In my discussions with Kansspelautoriteit, I learned that the authority is planning to check whether the game publishers have made the necessary alterations to the games that the study examined. The board will be examining the alterations made, if any, by the publishers and will be advising whether the fixes qualify for the game to no longer be labelled as a game of chance. In The Netherlands, games of chance follow a strict guideline, and almost all of the games examined in the study qualified. Some could technically also have been considered a lottery, in which case the regulations and fines for not following them would be far greater.
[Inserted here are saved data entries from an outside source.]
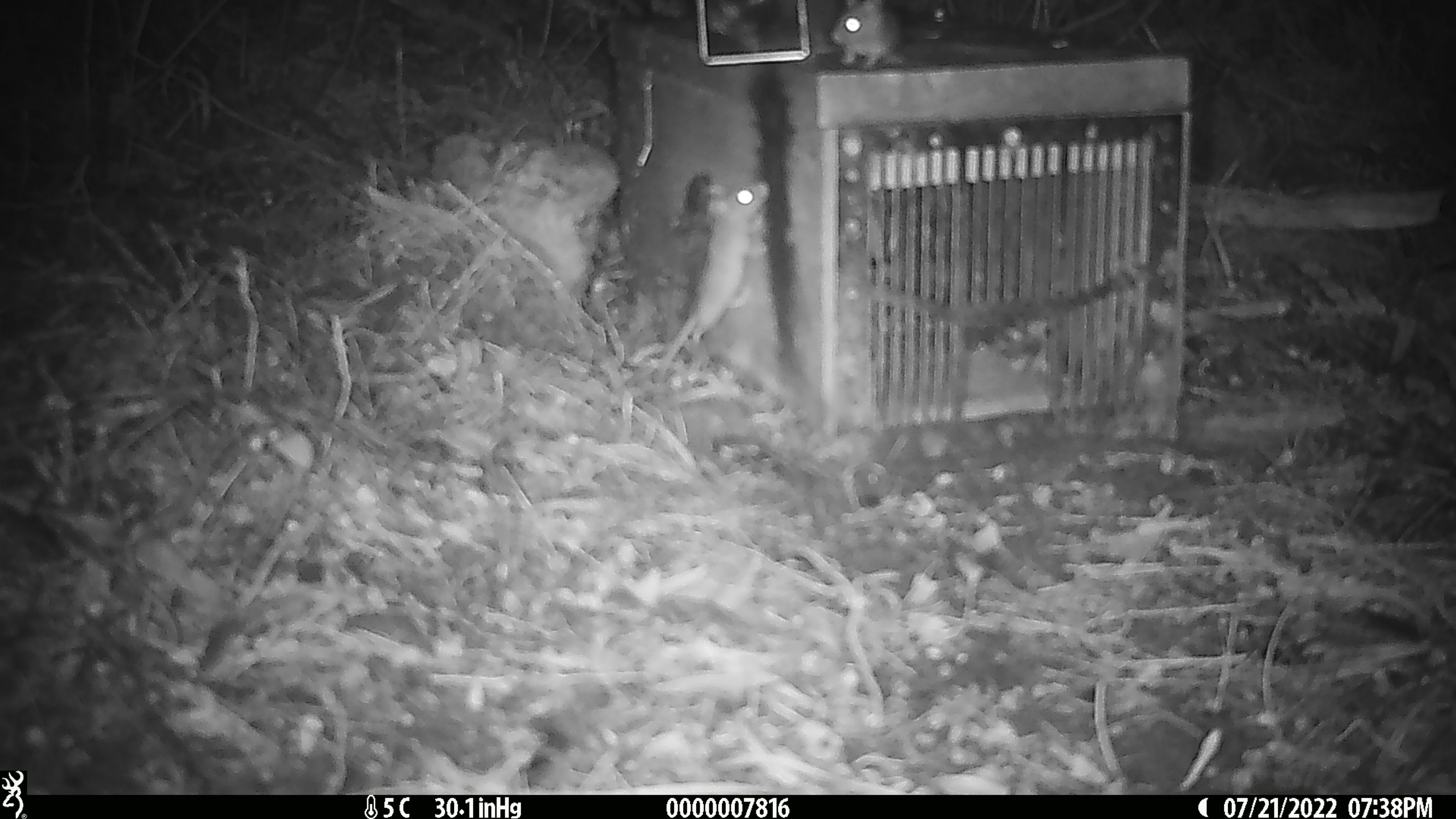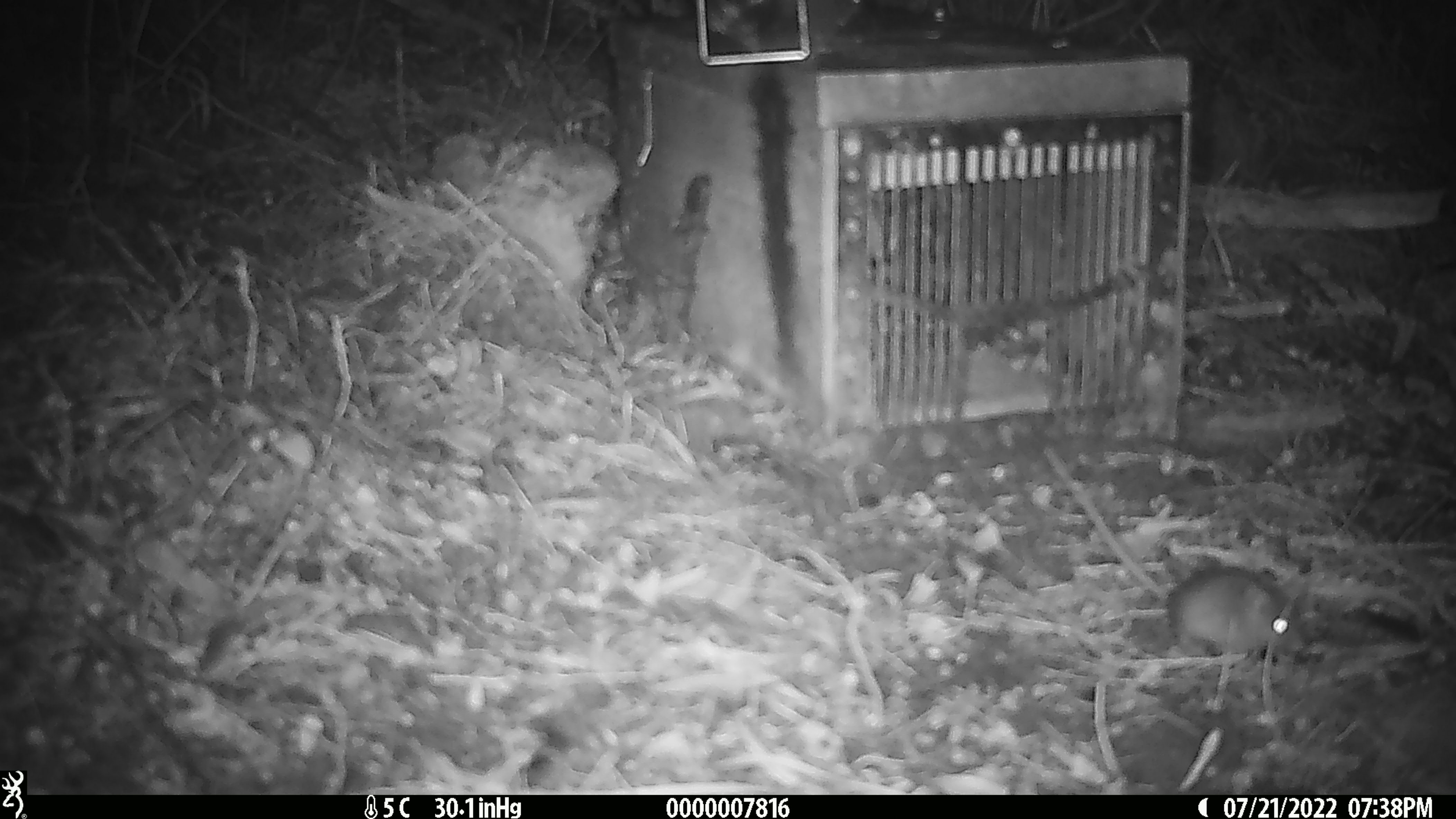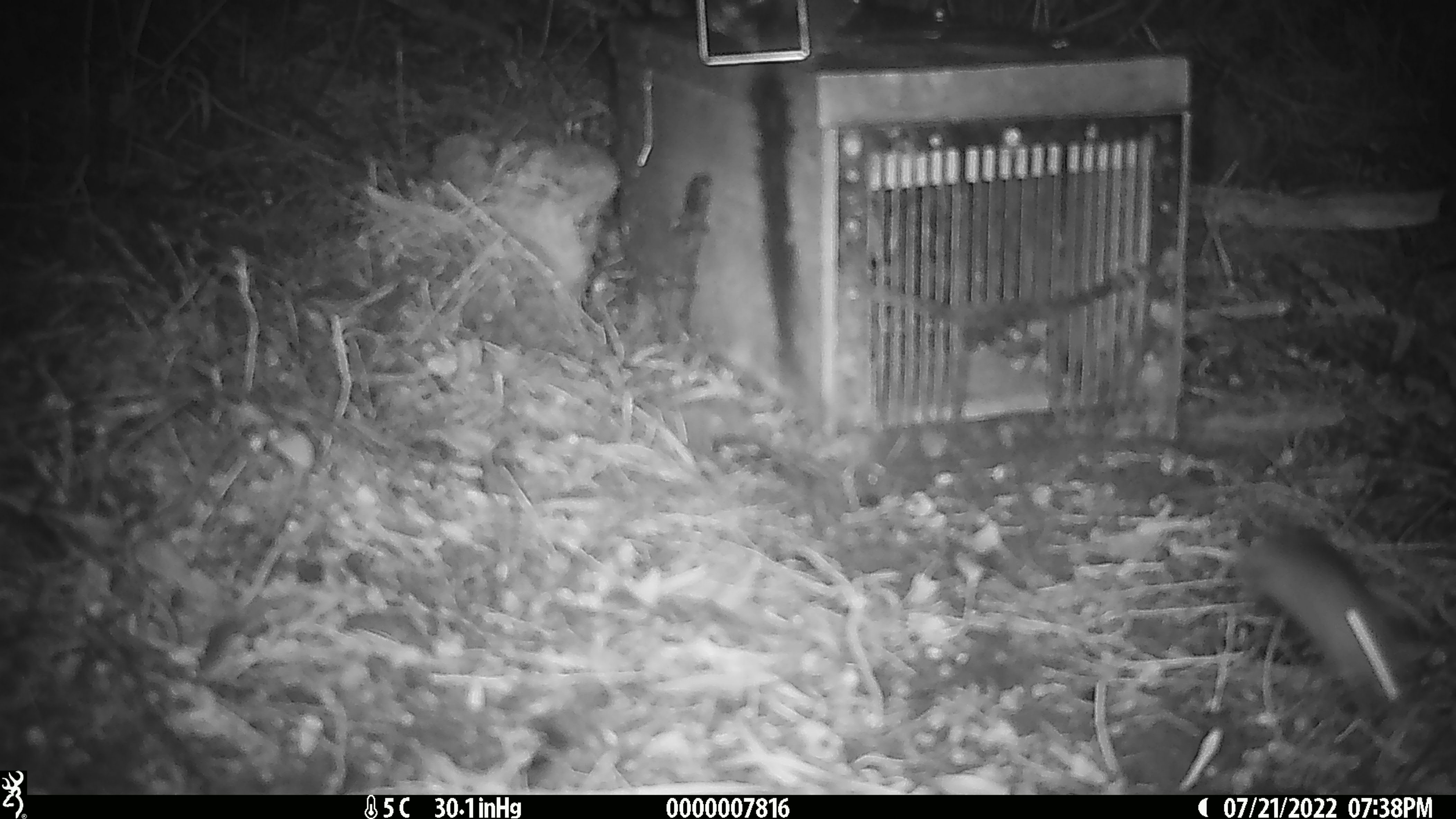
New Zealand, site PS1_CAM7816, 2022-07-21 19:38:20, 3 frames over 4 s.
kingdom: Animalia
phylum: Chordata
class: Mammalia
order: Rodentia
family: Muridae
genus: Mus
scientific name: Mus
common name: mouse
Mouse (Mus).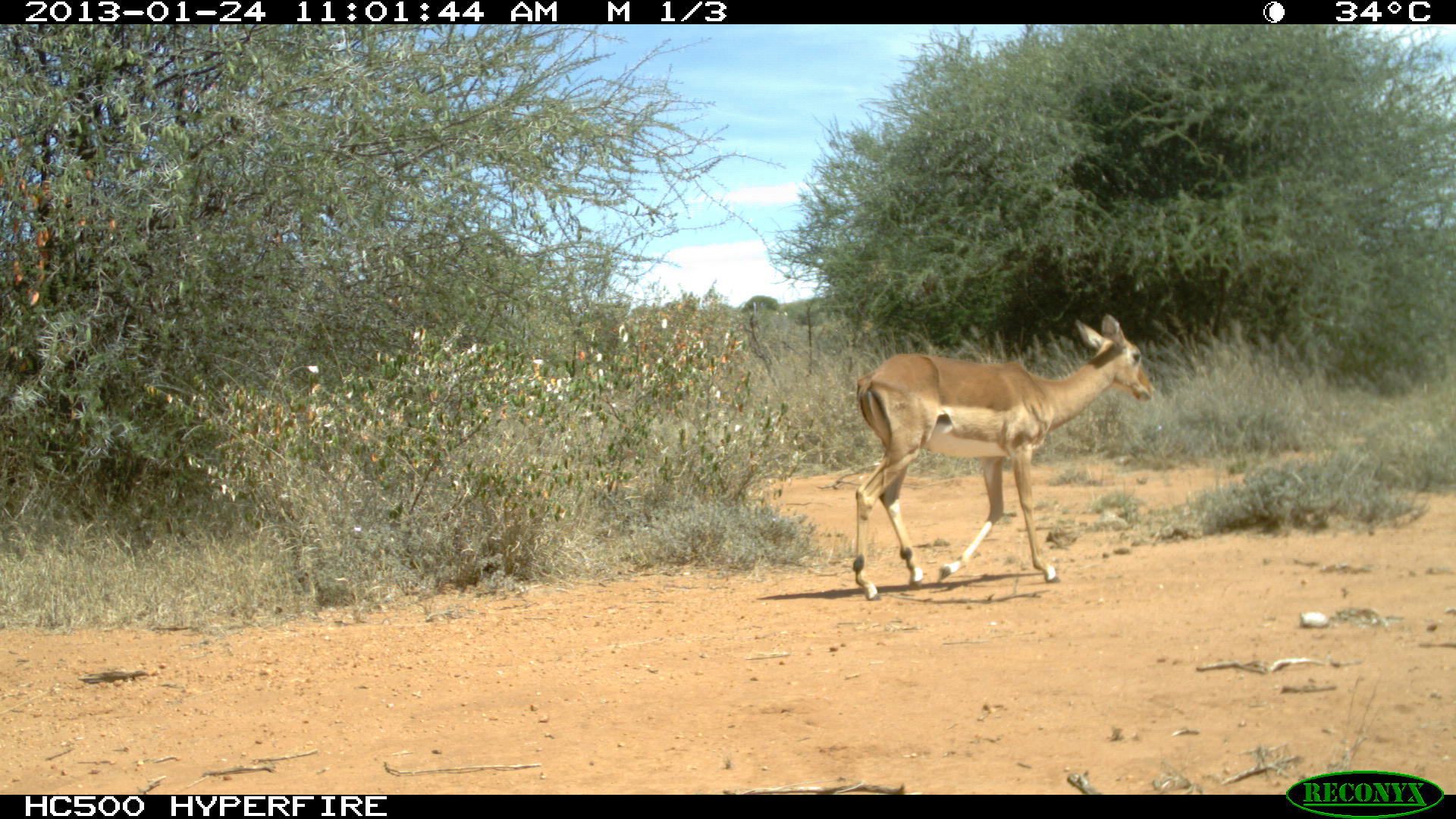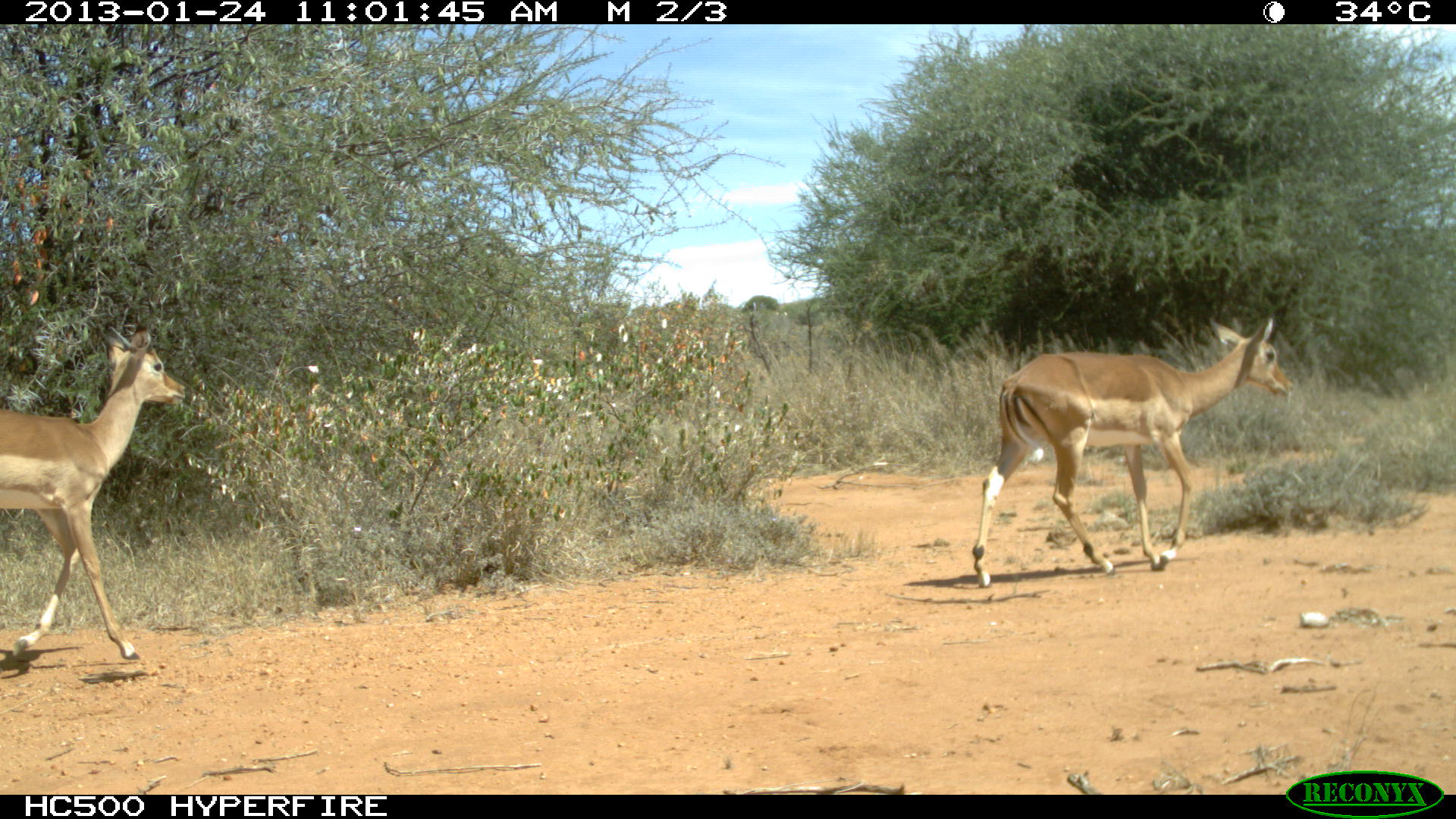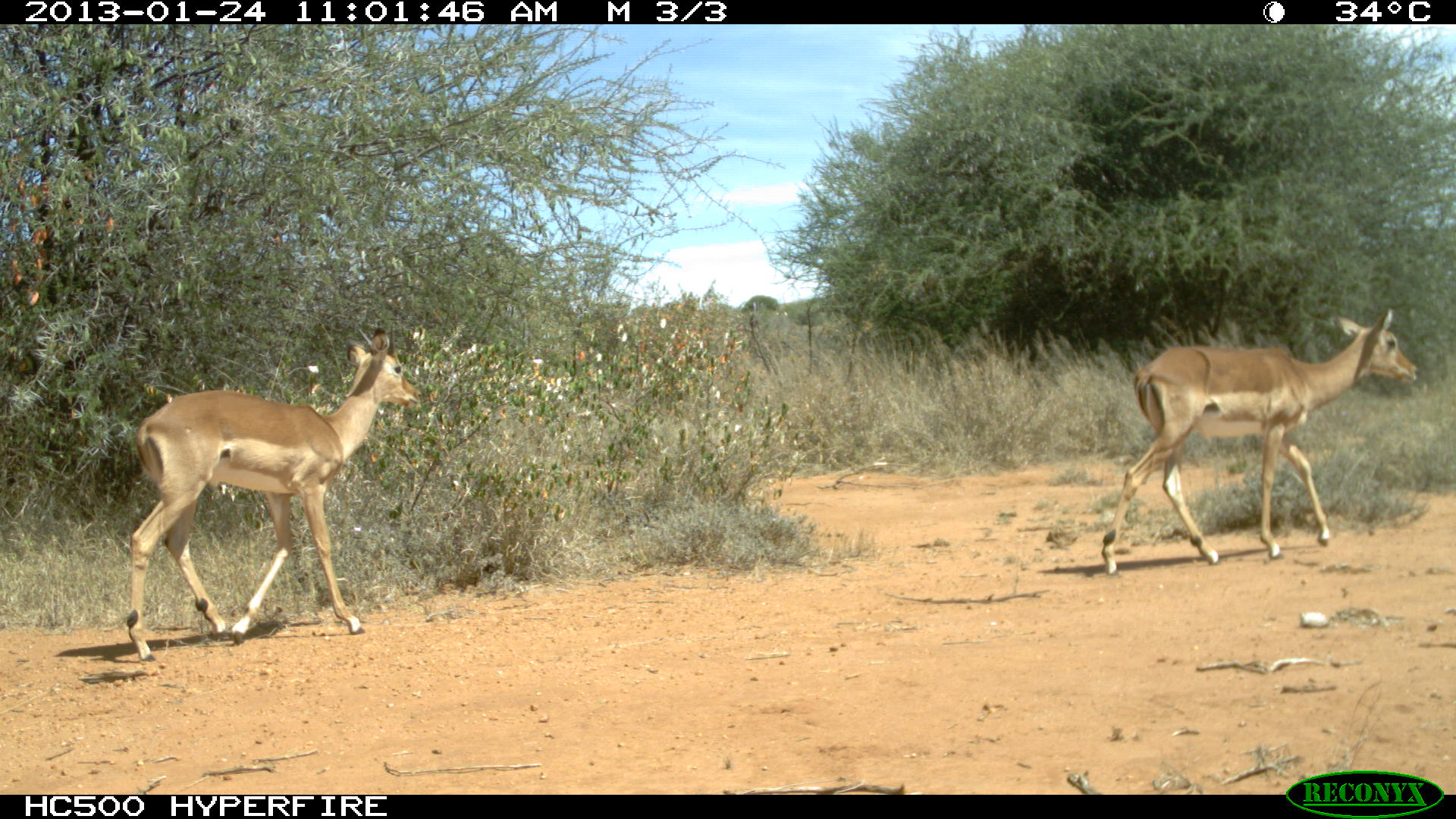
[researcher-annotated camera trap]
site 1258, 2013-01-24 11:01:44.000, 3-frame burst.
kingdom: Animalia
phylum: Chordata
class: Mammalia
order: Artiodactyla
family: Bovidae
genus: Aepyceros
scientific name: Aepyceros melampus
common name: impala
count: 1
If the other two games examined in the study that were considered games of chance don’t get updated soon, the Gaming Authority says they have several options available to them to enforce compliance. One of those is a fine of €830,000 or 10% of a company’s annual turnover worldwide, if the latter is larger than the initial fine. The other options are prison sentences and possible bans on the sale of one or several products sold by the company. If Electronic Arts, for example, didn’t get to fixing FIFA 18 in time for the deadline, they would be facing a 10% fine on their turnover and possible bans on FIFA 19 sales in The Netherlands. The maths works out to €43 million for EA if they don’t comply.

All that’s left then is to see who else makes their move. Any action taken now comes well after the deadline, and will attract a fine despite a publisher making the necessary fixes. Valve Corporation last week disabled Steam Market trading for items earned in DOTA 2 and CS:GO, and it appears this was a rather easy thing to implement. Valve will soon have to do the same for Belgian gamers, as the Belgian Gaming Commission came to a similar conclusion to Kansspelautoriteit.

This could also spell trouble for smaller game studios that have lootboxes that also violate the law. Kansspelautoriteit told me that consumers affected by these games should contact the Gaming Authority to report the offending game, at which point they will handle the situation and contact the company to let them know they’re violating the law, and hopefully fix the problem.